After you have a Calkit project started, you can prompt an agent by, e.g., declaring a new figure in calkit.yaml, like:

figures:
  - path: figures/housing-units-over-time.png
    title: Housing production over time
    description: A plot of the number of housing units produced each year
      in every major US city since 1930.
    stage: plot-housing-over-time

Then, tell the agent to create the stage that produces that figure. If you want it to export a derived dataset, you can declare that in the datasets list. You can tell it to create and run the stage in one go as well. With the agent skills installed, it will know what to do and can iterate on your pipeline quite efficiently.

If desired, you could start filling in as much detail as you'd like, e.g., if you knew you wanted the plotting to be done in a Jupyter notebook:

pipeline:
  stages:
    plot-housing-over-time:
      kind: jupyter-notebook
      notebook_path: notebooks/housing.ipynb
      description: Plots housing production over time.
      outputs:
        - figures/housing-units-over-time.png

Then, simply tell the agent:

Finish the plot-housing-over-time stage and run it.
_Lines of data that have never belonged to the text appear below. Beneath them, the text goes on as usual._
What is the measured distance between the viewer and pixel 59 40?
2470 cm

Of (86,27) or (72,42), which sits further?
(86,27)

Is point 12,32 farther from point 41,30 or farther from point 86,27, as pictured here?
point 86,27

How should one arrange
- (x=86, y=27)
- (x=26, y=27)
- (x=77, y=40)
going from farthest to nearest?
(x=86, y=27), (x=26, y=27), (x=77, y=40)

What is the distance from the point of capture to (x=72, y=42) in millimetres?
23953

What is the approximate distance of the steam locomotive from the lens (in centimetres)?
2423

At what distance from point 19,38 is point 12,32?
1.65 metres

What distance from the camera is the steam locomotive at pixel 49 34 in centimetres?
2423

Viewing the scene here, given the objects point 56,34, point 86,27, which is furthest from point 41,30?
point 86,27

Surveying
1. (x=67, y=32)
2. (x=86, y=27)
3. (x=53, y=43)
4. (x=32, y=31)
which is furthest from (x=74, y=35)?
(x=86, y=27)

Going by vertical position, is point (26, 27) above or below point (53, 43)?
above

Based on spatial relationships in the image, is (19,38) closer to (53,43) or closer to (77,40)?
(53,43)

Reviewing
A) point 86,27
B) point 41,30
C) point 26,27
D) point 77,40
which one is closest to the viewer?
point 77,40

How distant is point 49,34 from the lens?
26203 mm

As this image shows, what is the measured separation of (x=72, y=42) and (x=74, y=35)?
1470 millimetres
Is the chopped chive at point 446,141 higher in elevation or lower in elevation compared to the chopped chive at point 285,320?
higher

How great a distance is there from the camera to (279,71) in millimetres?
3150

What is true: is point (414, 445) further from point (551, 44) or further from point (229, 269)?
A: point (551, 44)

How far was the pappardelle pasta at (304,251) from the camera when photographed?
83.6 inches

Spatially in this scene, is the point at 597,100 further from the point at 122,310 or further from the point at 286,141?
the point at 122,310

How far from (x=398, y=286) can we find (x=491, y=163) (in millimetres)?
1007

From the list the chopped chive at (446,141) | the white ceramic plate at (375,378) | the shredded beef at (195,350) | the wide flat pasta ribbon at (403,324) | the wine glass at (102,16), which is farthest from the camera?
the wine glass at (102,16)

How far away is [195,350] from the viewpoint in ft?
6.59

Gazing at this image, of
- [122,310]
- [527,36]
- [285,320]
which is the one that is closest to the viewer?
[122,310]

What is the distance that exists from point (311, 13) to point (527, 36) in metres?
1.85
This way of working is analogous to the contrast between declarative and imperative programming styles. Instead of telling the agent all of the steps to take, we declare the desired end result in a structured way, and let the agent fill in the details. Since this is happening in the context of a Calkit project, after the agent is done creating and running the pipeline, we can try rerunning it or check its status. All of the steps taken, including the creation of computational environments, are embedded inside the project so there is no ambiguity. That is, we don't need to trust that the AI agent did what it said it did, just like if a human ships their outputs along with a Calkit project.

After the pipeline is built, iteration is easy. If you don't like how a plot looks, tell the agent how to change it. It will change the code and run the pipeline in one go. You can take a look at the output and then check calkit status to be sure the agent did what it claimed it did.